The first steps to using this dataset with transfer learning would be to resize the images to a compatible input size of the neural network being used for transfer learning, such as one of the ResNet variants. Getting even a few passes of training will show the full pipeline is working. For simplicity, the reduced input size will be used with the from scratch network. 

Attempting a deep neural network from scratch will require paying careful attention to the potential for vanishing gradients and the small amount of training data available. Some usage of recurrent layers may be necessary to deal with the vanishing gradient probem. Dropout layers may also be necessary to ensure the classification generalizes to the test set and doesn't start to memorize the training data.

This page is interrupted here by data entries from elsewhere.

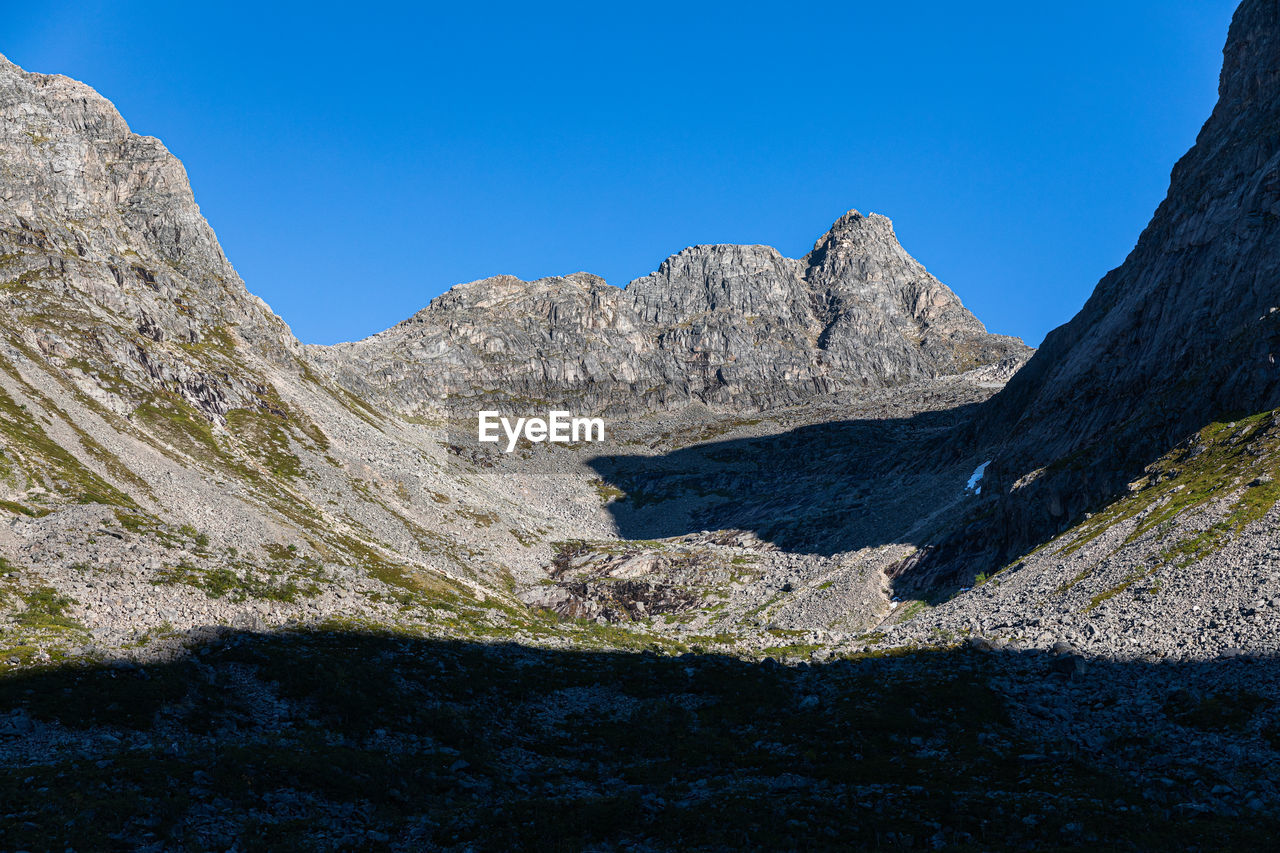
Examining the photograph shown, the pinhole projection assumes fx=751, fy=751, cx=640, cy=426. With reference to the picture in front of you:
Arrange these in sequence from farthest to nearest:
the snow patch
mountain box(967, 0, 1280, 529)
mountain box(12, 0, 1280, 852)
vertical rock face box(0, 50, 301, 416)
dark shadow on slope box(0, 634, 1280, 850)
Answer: vertical rock face box(0, 50, 301, 416) → the snow patch → mountain box(967, 0, 1280, 529) → mountain box(12, 0, 1280, 852) → dark shadow on slope box(0, 634, 1280, 850)

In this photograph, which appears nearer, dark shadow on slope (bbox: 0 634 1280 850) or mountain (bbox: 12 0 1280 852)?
dark shadow on slope (bbox: 0 634 1280 850)

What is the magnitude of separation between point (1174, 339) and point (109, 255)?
605ft

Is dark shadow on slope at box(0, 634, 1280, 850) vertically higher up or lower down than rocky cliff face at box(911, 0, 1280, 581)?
lower down

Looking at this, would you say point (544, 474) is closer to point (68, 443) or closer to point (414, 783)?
point (68, 443)

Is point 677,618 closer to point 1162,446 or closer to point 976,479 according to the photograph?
point 976,479

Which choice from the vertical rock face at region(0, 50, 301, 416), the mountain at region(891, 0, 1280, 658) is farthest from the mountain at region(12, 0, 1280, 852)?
the vertical rock face at region(0, 50, 301, 416)

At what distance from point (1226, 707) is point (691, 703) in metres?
24.2

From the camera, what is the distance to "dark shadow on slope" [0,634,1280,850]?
22109 mm

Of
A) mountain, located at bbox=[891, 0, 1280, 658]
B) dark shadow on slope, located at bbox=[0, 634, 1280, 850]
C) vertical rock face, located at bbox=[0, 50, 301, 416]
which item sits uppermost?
vertical rock face, located at bbox=[0, 50, 301, 416]

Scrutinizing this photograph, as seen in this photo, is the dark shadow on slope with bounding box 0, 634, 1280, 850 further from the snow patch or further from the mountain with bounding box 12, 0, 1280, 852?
the snow patch

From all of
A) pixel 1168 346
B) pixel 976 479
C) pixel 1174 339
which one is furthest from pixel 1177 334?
pixel 976 479

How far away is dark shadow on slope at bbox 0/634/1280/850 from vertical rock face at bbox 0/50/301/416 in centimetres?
9612

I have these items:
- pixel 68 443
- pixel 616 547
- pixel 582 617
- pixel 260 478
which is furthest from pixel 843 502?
pixel 68 443

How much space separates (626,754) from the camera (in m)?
33.9
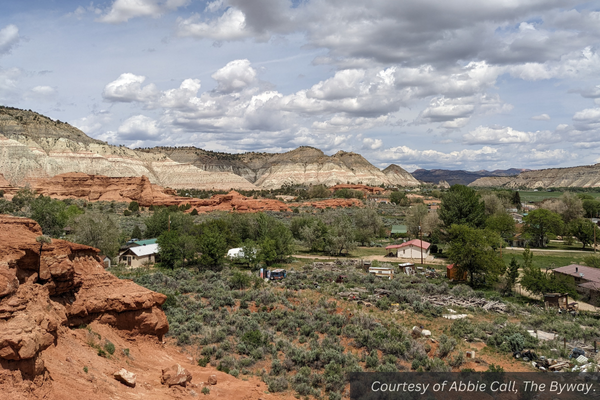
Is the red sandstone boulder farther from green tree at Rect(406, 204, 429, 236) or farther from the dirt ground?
green tree at Rect(406, 204, 429, 236)

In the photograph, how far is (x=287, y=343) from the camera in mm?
16297

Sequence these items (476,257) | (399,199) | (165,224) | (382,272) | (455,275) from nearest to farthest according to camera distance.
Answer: (476,257) < (455,275) < (382,272) < (165,224) < (399,199)

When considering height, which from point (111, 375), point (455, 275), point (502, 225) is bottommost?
point (455, 275)

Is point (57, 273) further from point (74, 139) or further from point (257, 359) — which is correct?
point (74, 139)

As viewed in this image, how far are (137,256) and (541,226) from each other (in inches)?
1840

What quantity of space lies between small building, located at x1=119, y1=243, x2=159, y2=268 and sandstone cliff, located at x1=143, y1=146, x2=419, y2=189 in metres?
122

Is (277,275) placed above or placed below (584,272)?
below

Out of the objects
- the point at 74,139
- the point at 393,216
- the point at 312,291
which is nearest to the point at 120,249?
the point at 312,291

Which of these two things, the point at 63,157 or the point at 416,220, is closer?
the point at 416,220

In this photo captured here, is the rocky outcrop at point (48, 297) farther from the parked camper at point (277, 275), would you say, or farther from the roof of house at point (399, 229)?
the roof of house at point (399, 229)

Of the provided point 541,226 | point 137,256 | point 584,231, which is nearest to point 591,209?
point 541,226

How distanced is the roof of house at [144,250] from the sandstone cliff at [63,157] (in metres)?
75.5

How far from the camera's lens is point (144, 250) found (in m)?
37.2

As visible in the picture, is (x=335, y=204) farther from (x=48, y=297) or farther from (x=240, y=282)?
(x=48, y=297)
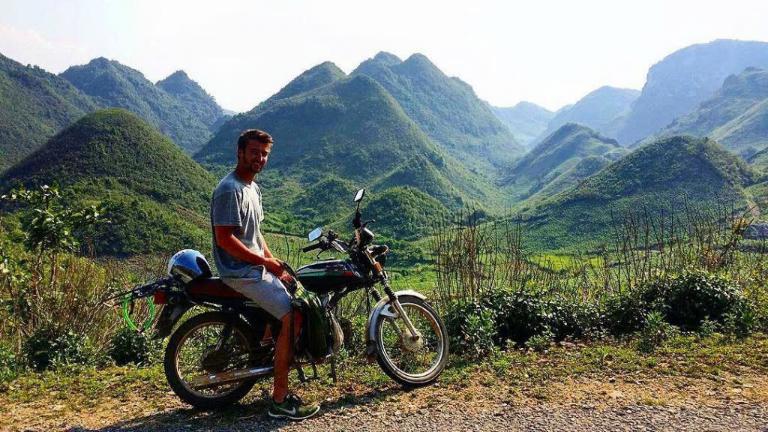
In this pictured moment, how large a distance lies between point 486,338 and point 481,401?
116cm

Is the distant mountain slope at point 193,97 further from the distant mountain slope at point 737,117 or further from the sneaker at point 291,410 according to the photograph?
the sneaker at point 291,410

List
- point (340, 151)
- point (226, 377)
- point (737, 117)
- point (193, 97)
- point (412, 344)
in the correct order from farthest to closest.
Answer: point (193, 97) → point (737, 117) → point (340, 151) → point (412, 344) → point (226, 377)

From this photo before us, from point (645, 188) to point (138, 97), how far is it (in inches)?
5657

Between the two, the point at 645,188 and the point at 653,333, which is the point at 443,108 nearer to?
the point at 645,188

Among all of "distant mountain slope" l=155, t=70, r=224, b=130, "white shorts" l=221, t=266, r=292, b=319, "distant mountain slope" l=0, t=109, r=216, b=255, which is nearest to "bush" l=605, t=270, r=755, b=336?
"white shorts" l=221, t=266, r=292, b=319

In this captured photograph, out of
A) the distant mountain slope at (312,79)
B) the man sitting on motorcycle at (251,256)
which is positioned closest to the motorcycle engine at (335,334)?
the man sitting on motorcycle at (251,256)

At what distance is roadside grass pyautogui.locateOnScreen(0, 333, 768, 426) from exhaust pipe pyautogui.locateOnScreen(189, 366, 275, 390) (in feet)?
0.95

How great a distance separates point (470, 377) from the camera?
16.2 ft

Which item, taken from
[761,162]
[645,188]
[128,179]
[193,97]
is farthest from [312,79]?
[761,162]

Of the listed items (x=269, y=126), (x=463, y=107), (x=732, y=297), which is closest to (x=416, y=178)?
(x=269, y=126)

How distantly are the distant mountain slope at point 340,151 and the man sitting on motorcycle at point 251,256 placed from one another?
71.8 meters

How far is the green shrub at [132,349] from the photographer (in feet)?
19.9

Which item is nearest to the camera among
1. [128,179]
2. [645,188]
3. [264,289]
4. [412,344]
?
[264,289]

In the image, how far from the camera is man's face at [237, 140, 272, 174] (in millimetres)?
4078
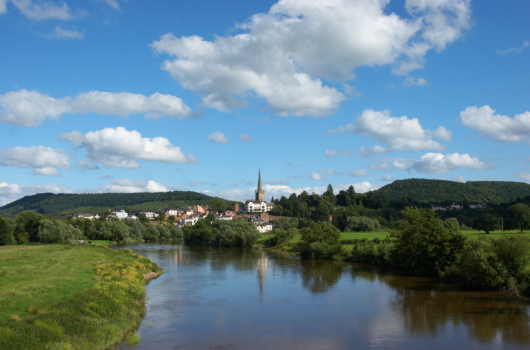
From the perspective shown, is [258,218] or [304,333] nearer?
[304,333]

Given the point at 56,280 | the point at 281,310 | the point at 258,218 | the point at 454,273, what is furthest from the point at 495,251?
the point at 258,218

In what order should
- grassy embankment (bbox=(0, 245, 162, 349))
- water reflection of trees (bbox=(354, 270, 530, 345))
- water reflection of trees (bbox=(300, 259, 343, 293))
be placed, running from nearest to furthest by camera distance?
grassy embankment (bbox=(0, 245, 162, 349)) → water reflection of trees (bbox=(354, 270, 530, 345)) → water reflection of trees (bbox=(300, 259, 343, 293))

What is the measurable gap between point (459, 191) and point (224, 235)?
84.8 m

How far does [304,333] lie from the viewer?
18188 millimetres

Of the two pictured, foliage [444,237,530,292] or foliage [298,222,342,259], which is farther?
foliage [298,222,342,259]

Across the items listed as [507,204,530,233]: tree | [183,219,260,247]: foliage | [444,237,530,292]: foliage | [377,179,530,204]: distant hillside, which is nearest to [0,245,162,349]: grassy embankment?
[444,237,530,292]: foliage

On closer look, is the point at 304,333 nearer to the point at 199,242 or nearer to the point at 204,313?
the point at 204,313

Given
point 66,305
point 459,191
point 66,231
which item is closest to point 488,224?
point 66,305

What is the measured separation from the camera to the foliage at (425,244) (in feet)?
108

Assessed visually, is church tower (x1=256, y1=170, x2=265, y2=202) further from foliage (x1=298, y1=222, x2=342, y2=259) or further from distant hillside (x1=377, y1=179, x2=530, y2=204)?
foliage (x1=298, y1=222, x2=342, y2=259)

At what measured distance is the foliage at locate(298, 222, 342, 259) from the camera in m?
48.8

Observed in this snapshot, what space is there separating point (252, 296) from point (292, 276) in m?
9.57

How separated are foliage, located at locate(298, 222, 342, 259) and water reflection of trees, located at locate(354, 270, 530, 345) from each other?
740 inches

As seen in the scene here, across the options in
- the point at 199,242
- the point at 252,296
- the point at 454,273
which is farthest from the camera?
the point at 199,242
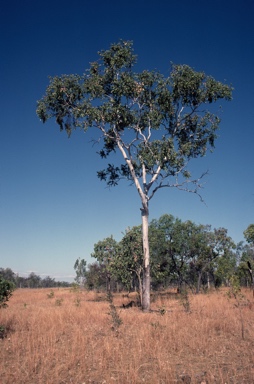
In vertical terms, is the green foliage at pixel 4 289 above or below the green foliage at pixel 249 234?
below

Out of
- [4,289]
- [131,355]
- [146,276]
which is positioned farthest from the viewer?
[146,276]

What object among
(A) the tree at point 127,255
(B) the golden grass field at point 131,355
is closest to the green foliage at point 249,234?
(A) the tree at point 127,255

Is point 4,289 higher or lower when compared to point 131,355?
higher

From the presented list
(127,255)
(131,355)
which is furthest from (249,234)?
(131,355)

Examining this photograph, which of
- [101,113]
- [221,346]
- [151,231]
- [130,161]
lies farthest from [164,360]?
[151,231]

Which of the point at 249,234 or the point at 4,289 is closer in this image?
the point at 4,289

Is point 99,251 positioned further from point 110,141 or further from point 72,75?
point 72,75

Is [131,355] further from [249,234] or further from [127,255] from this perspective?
[249,234]

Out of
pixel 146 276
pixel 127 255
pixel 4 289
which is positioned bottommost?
pixel 146 276

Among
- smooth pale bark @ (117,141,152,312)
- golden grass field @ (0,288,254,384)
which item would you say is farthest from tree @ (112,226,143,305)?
golden grass field @ (0,288,254,384)

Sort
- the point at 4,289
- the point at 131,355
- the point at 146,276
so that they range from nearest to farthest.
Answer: the point at 131,355, the point at 4,289, the point at 146,276

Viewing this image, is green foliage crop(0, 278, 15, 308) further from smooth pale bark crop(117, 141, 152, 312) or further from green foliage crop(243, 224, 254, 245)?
green foliage crop(243, 224, 254, 245)

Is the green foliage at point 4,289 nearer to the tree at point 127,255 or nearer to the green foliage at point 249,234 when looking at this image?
the tree at point 127,255

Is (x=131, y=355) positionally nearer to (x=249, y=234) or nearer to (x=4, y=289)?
(x=4, y=289)
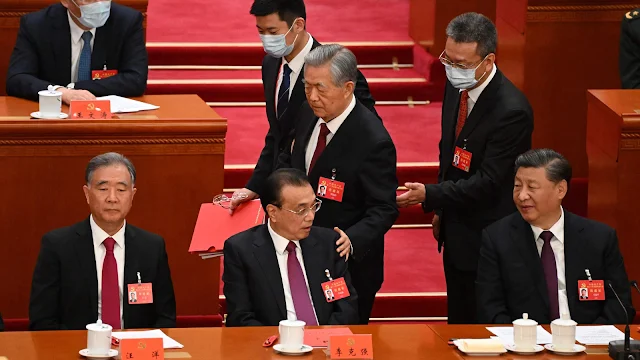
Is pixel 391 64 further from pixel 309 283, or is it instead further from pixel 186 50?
pixel 309 283

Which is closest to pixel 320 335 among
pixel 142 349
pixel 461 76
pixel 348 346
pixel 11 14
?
pixel 348 346

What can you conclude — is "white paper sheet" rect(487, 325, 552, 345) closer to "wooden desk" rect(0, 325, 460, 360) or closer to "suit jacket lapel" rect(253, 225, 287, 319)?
A: "wooden desk" rect(0, 325, 460, 360)

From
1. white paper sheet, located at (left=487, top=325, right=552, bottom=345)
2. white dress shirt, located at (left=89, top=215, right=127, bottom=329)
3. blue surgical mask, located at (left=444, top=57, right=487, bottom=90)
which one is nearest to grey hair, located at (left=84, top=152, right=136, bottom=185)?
white dress shirt, located at (left=89, top=215, right=127, bottom=329)

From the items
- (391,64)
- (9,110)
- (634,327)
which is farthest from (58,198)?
(391,64)

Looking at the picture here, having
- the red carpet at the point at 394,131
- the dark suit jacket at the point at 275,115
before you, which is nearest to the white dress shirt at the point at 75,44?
the dark suit jacket at the point at 275,115

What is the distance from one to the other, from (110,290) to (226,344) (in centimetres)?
74

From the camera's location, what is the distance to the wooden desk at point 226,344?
396 cm

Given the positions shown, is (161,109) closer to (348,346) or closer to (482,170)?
(482,170)

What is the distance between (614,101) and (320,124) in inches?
56.7

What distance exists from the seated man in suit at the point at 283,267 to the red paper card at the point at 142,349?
71 centimetres

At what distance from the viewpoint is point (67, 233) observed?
15.4ft

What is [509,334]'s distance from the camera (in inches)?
168

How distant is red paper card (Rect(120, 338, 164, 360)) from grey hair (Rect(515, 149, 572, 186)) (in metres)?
1.66

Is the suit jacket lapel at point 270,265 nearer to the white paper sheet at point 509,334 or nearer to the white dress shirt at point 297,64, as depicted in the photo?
the white paper sheet at point 509,334
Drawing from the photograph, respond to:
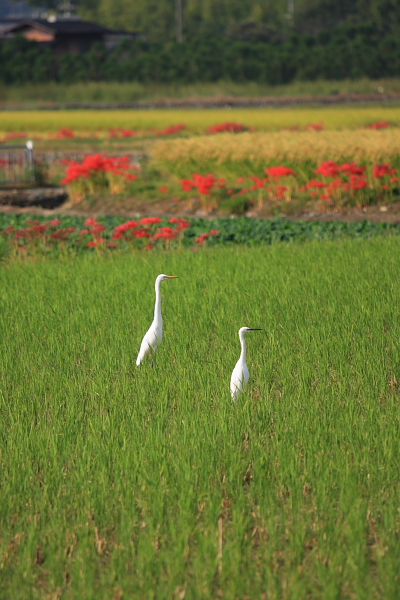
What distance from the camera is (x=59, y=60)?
42812 millimetres

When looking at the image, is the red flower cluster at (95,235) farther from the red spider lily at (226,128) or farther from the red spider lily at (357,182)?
the red spider lily at (226,128)

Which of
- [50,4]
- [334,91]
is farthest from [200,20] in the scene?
[334,91]

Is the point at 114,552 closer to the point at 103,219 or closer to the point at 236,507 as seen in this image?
the point at 236,507

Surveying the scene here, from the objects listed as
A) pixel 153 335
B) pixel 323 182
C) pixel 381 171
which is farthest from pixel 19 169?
pixel 153 335

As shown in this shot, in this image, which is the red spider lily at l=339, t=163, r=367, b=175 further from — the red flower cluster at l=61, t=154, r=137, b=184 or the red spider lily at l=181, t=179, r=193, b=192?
the red flower cluster at l=61, t=154, r=137, b=184

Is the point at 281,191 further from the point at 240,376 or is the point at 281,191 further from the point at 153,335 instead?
the point at 240,376

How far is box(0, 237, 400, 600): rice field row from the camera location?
3.31m

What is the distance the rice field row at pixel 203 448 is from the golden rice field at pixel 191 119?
17897mm

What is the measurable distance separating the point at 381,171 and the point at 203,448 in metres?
10.8

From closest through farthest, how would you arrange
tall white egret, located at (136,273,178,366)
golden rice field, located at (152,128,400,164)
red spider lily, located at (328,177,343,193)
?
tall white egret, located at (136,273,178,366)
red spider lily, located at (328,177,343,193)
golden rice field, located at (152,128,400,164)

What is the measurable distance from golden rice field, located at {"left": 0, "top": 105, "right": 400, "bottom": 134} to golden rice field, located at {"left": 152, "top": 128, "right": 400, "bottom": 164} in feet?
21.0

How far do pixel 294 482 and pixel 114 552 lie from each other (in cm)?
94

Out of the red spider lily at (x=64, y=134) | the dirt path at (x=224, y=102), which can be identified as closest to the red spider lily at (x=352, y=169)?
the red spider lily at (x=64, y=134)

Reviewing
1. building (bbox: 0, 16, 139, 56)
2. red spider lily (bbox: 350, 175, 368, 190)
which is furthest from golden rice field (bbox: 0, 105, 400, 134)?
building (bbox: 0, 16, 139, 56)
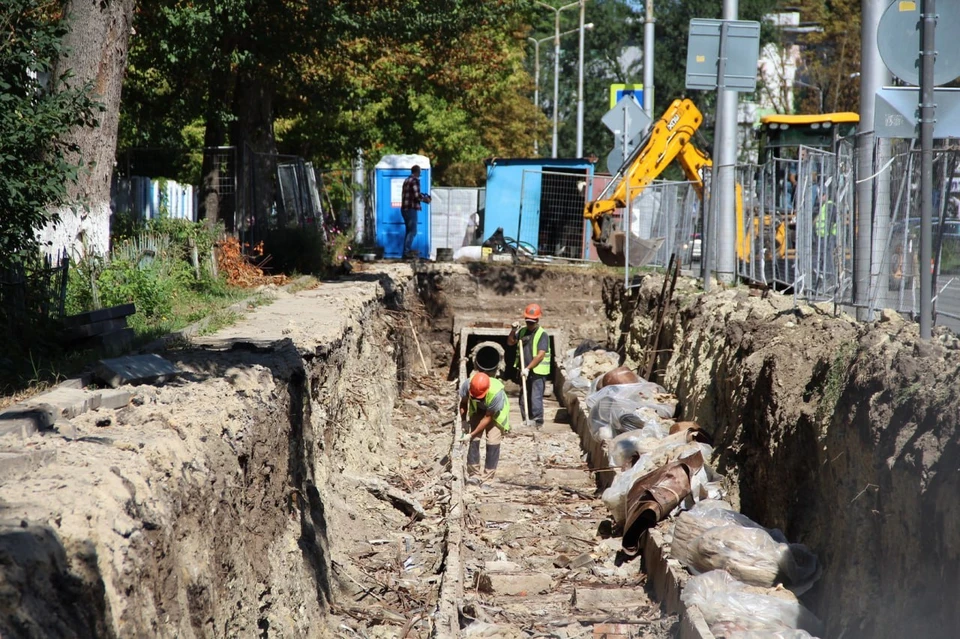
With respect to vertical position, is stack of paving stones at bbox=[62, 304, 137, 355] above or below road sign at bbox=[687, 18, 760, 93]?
below

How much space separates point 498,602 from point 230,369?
2.80 m

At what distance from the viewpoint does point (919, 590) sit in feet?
17.6

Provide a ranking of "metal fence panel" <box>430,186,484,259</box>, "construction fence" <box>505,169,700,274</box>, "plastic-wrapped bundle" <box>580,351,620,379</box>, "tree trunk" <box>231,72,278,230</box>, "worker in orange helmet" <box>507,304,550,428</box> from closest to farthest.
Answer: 1. "worker in orange helmet" <box>507,304,550,428</box>
2. "plastic-wrapped bundle" <box>580,351,620,379</box>
3. "tree trunk" <box>231,72,278,230</box>
4. "construction fence" <box>505,169,700,274</box>
5. "metal fence panel" <box>430,186,484,259</box>

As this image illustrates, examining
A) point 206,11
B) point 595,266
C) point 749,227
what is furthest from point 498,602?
point 595,266

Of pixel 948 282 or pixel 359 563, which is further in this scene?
pixel 359 563

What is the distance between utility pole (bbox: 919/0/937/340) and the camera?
6.29m

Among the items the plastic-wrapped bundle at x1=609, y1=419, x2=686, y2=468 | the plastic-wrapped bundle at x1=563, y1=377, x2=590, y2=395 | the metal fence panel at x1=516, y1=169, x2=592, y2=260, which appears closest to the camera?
the plastic-wrapped bundle at x1=609, y1=419, x2=686, y2=468

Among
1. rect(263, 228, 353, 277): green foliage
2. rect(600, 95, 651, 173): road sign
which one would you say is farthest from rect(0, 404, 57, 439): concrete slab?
rect(600, 95, 651, 173): road sign

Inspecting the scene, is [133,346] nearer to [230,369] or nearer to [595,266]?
[230,369]

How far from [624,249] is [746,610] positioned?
1200 cm

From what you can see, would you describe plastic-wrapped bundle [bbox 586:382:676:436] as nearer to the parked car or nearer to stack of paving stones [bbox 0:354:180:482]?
the parked car

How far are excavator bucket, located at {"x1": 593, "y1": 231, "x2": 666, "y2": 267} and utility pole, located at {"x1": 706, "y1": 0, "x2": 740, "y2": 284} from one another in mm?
3443

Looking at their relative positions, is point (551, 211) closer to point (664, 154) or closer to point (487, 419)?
point (664, 154)

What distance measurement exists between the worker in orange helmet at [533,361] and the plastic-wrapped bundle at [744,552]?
789 centimetres
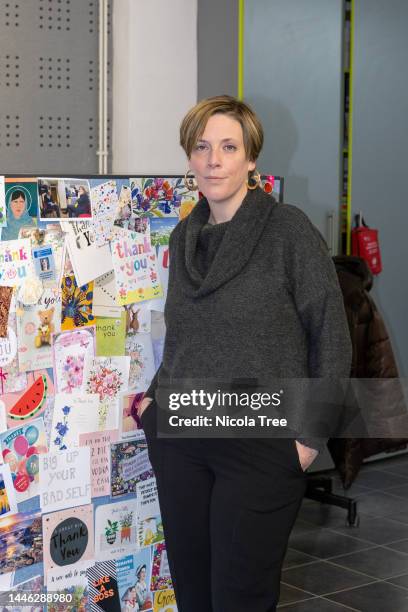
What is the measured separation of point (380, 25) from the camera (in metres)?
4.50

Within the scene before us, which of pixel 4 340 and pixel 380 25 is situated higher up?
pixel 380 25

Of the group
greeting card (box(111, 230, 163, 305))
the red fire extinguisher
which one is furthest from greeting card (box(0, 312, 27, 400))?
the red fire extinguisher

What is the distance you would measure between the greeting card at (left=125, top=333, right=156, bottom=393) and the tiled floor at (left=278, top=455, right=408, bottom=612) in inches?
42.5

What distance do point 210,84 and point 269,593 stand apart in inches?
91.7

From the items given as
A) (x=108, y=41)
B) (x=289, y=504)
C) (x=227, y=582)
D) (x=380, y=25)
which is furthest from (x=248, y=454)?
(x=380, y=25)

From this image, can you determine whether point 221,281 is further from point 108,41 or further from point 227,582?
point 108,41

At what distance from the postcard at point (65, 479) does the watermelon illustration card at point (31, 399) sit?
0.12 meters

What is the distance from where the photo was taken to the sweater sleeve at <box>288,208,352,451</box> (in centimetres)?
195

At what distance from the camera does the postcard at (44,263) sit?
2.32 m

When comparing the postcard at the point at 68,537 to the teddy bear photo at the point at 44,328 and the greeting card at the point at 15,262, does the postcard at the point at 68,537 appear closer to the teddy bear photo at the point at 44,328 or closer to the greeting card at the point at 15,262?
the teddy bear photo at the point at 44,328

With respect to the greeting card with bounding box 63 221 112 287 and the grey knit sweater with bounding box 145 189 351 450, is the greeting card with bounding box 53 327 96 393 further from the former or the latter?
the grey knit sweater with bounding box 145 189 351 450

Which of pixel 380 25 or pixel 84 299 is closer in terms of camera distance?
pixel 84 299

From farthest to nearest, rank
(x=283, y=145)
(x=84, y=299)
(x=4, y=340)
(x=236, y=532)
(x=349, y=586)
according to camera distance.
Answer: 1. (x=283, y=145)
2. (x=349, y=586)
3. (x=84, y=299)
4. (x=4, y=340)
5. (x=236, y=532)

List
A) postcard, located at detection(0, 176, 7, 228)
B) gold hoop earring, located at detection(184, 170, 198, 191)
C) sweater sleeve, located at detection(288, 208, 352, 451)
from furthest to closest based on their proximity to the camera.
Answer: gold hoop earring, located at detection(184, 170, 198, 191) < postcard, located at detection(0, 176, 7, 228) < sweater sleeve, located at detection(288, 208, 352, 451)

The relu activation function will be used as it has better gradient propagation than tanh or sigmoid. 

For both the from scratch neural network and the transfer learning, the networks will be trained on the full training set using k-fold cross validation until the network shows signs of overfitting or is no longer increasing in predictive power on the k-fold cross validation sets. This will be done by plotting learning curves. When the training and cross validation scores are appear to be converging, the training will be complete. It is unlikely that the full network architecture of ResNet or something similar could be trained with the limited amount of data.

To understand the classification, a sampling of the mispredictions will be examined manually to see if there is any obvious pattern to how the misclassification occurs. An analysis of the classes that are most frequently mispredicted could also be useful in debugging the classifier.